Les jours passaient, et les résultats continuaient de s'améliorer.
Quand sa directrice de thèse lança «Mais dis-moi, il faudrait penser à rédiger»
Il s'attela à la tâche, se vissa sur sa chaise
Sa page resta longtemps blanche, son inspiration au minimum
Puis finalement il commença : «De tous temps, les hommes…»

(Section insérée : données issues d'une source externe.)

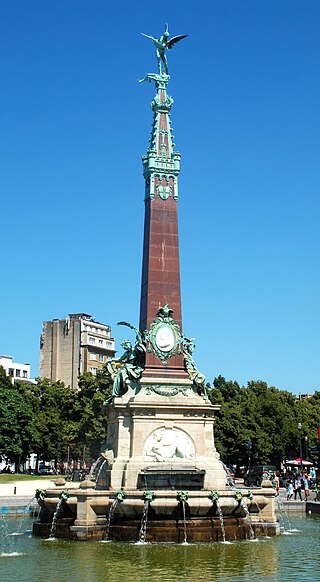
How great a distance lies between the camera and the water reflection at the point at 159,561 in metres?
19.4

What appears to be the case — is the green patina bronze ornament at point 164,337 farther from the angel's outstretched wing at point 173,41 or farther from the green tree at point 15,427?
the green tree at point 15,427

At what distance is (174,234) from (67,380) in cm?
8257

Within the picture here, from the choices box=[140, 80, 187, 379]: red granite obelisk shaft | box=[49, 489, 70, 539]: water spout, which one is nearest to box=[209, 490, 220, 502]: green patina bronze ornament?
box=[49, 489, 70, 539]: water spout

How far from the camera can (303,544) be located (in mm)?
25938

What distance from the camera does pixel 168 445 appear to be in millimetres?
32688

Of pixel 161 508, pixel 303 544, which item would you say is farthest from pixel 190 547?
pixel 303 544

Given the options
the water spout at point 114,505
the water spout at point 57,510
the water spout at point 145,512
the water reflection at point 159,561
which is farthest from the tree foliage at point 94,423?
the water reflection at point 159,561

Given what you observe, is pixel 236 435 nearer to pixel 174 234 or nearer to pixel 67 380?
pixel 174 234

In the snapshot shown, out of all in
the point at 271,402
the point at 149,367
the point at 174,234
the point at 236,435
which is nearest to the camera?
the point at 149,367

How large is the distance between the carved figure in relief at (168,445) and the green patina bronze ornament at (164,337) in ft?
11.6

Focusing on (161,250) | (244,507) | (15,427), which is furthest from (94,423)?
(244,507)

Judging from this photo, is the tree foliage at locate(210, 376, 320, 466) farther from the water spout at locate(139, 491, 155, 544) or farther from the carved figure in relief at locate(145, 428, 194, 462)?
the water spout at locate(139, 491, 155, 544)

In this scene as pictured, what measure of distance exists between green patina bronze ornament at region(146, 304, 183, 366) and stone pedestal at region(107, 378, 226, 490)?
181 centimetres

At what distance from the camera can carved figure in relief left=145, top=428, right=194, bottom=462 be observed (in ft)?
107
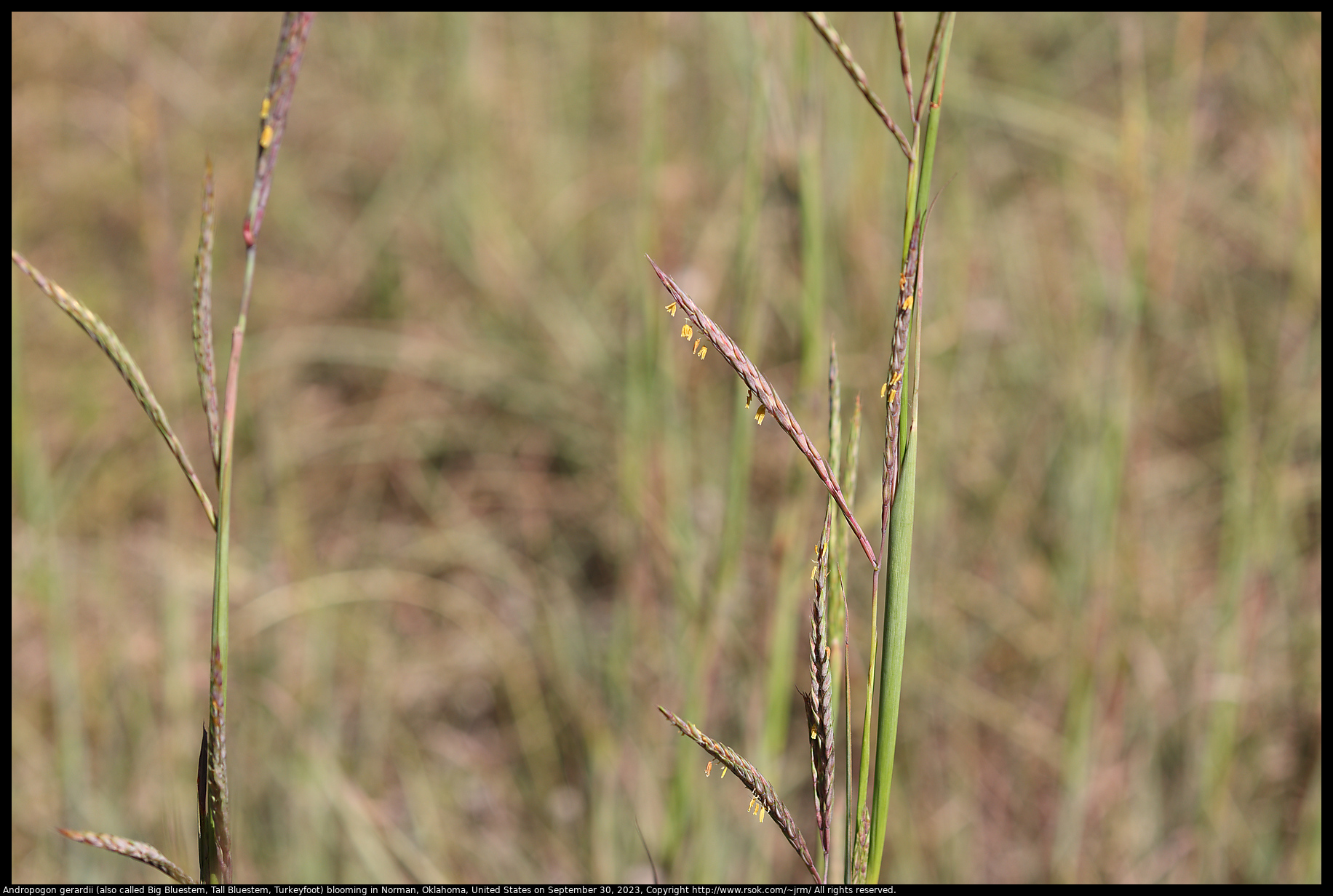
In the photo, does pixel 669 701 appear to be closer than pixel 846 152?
Yes

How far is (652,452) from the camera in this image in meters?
1.23

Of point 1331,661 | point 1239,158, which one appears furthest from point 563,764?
point 1239,158

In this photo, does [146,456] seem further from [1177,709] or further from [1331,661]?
[1331,661]

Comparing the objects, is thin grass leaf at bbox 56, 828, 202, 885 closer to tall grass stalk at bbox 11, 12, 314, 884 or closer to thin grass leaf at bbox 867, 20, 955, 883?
tall grass stalk at bbox 11, 12, 314, 884

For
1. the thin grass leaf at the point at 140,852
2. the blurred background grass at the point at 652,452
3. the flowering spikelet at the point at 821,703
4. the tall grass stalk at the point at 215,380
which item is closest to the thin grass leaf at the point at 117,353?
the tall grass stalk at the point at 215,380

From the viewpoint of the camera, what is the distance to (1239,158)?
2021 mm

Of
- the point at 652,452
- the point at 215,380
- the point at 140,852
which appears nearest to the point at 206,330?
the point at 215,380

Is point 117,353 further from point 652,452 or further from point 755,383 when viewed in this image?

Il posa, tout fier, sur le bureau de sa directrice, son premier chapitre
Qui revint couvert de rouge - elle avait même barré les titres
Il en devint vert de rage - c'était ELLE qui avait choisi les titres !
Il donc fit les corrections nécessaires
et se mit à écrire des pages et des pages couvertes d'Arial
Qui lui revenaient toujours
d'un rouge et noir qui n'avait rien à envier à Stendhal
Jusqu'à ce qu'un beau jour, ou plutôt une nuit,
il tienne entre ses mains un bloc de feuilles plutôt lourd - son manuscrit.
C'est alors qu'il regarda derrière lui, et fut frappé d'une vision
Il ne pensait pas que le chemin parcouru avait été si long
Il ne voyait plus la petite colline au loin d'où il était parti
Lui qui avait passé toute sa thèse en pensant n'avoir rien produit…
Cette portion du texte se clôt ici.